Directions » Please output the data exactly, minus pictures.

Raw data »
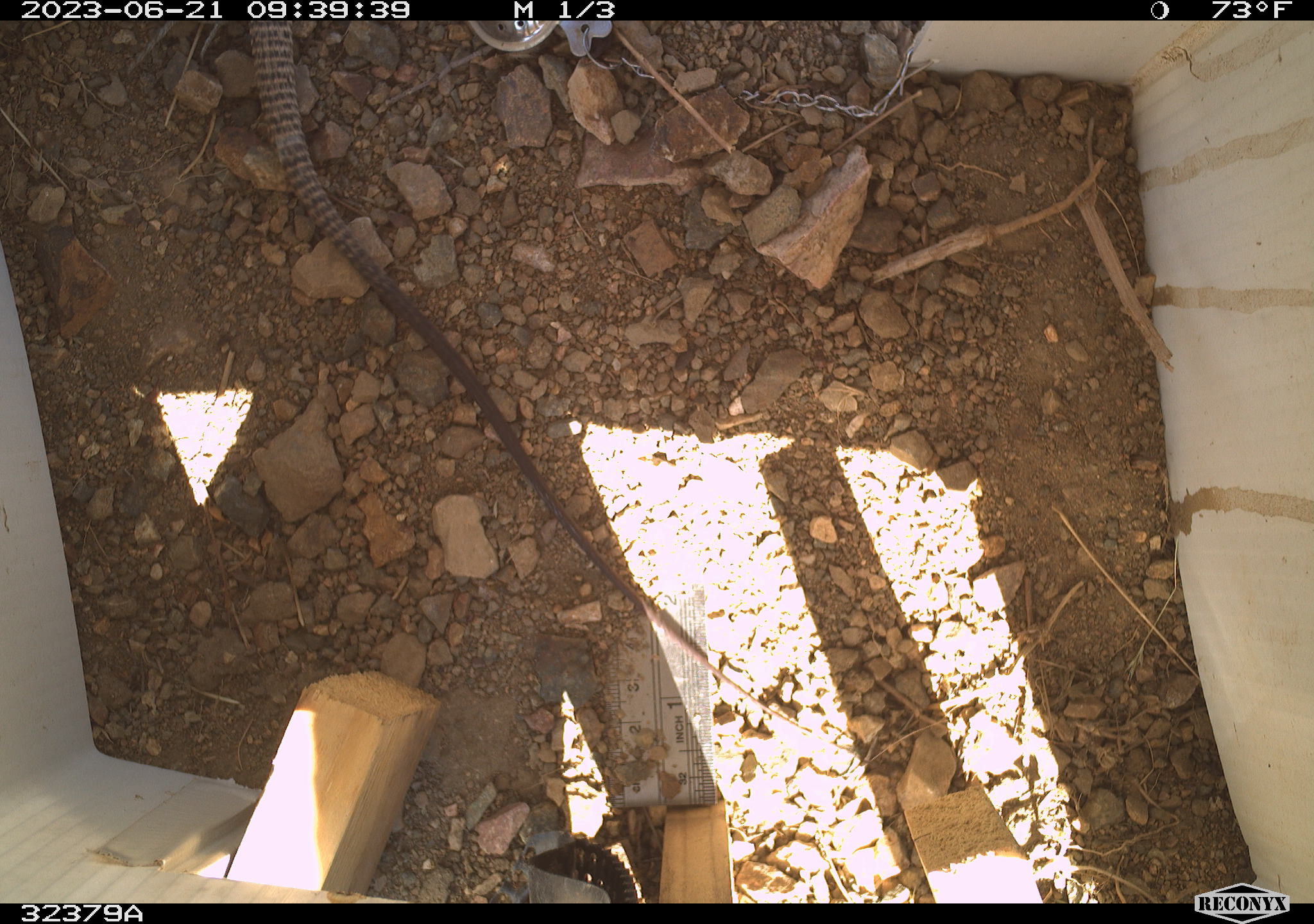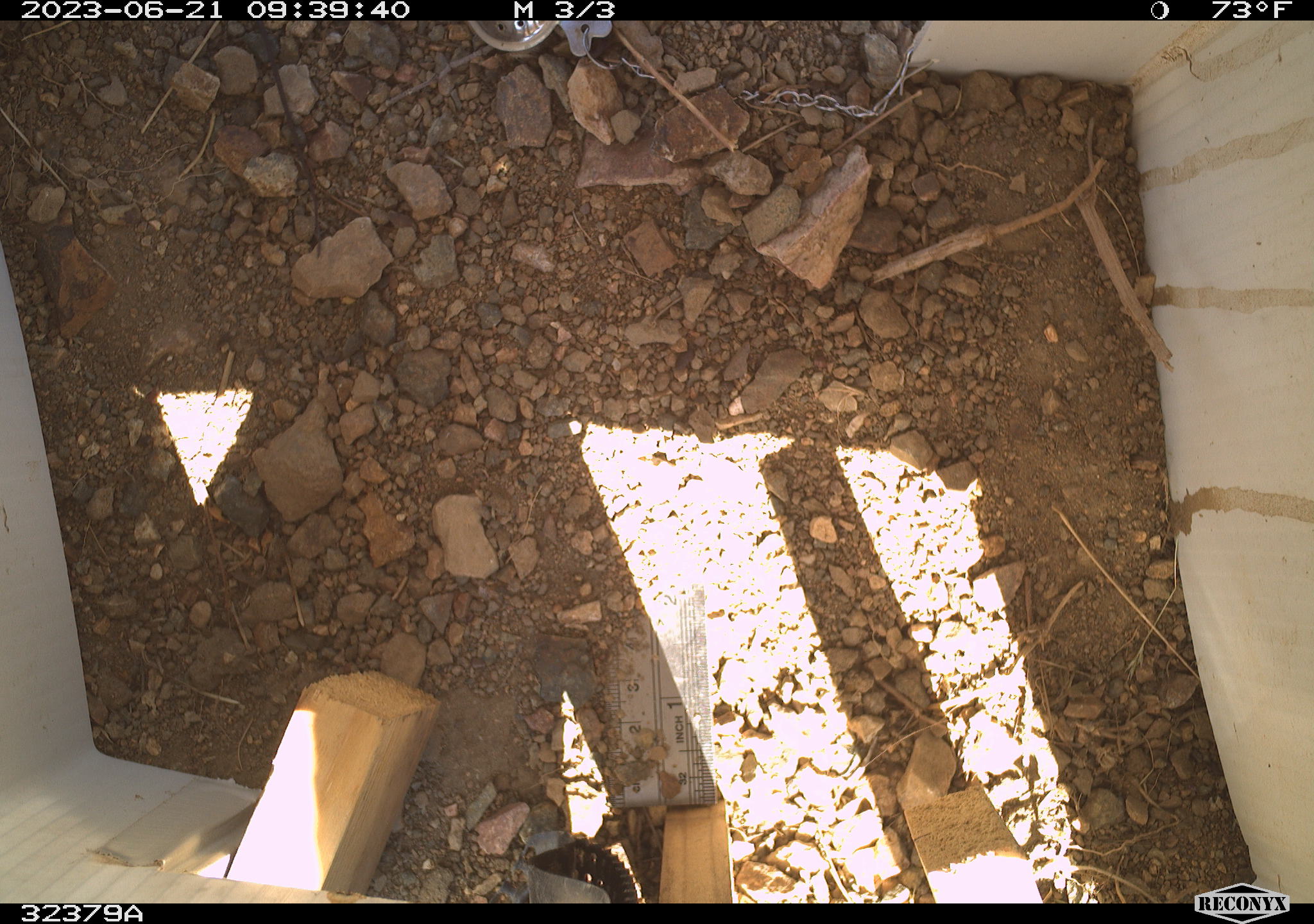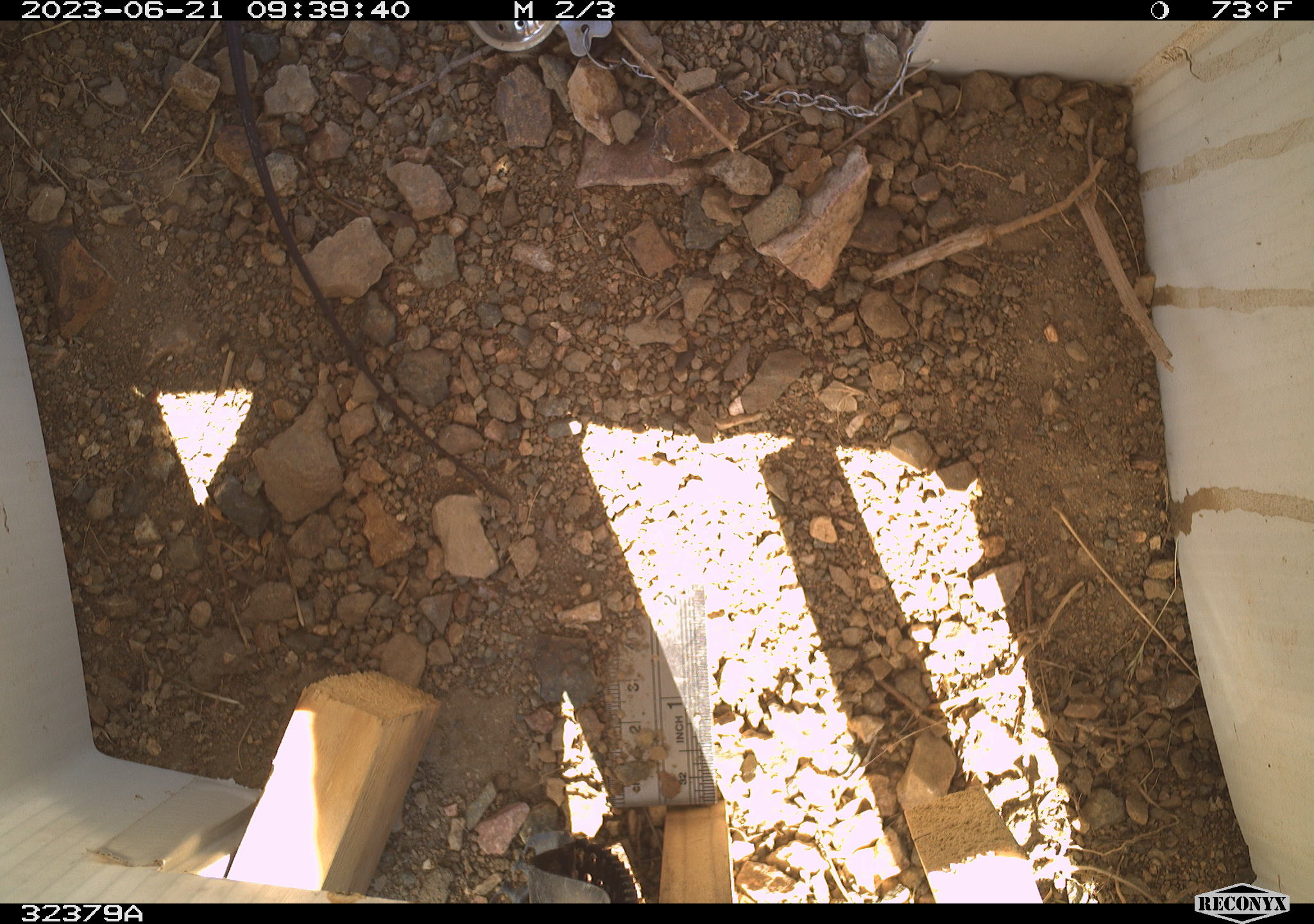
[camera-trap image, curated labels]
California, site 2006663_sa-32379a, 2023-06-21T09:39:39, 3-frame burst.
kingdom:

Output of the task »
[camera-trap image, curated labels]
California, site 2006663_sa-32379a, 2023-06-21T09:39:39, 3-frame burst.
kingdom:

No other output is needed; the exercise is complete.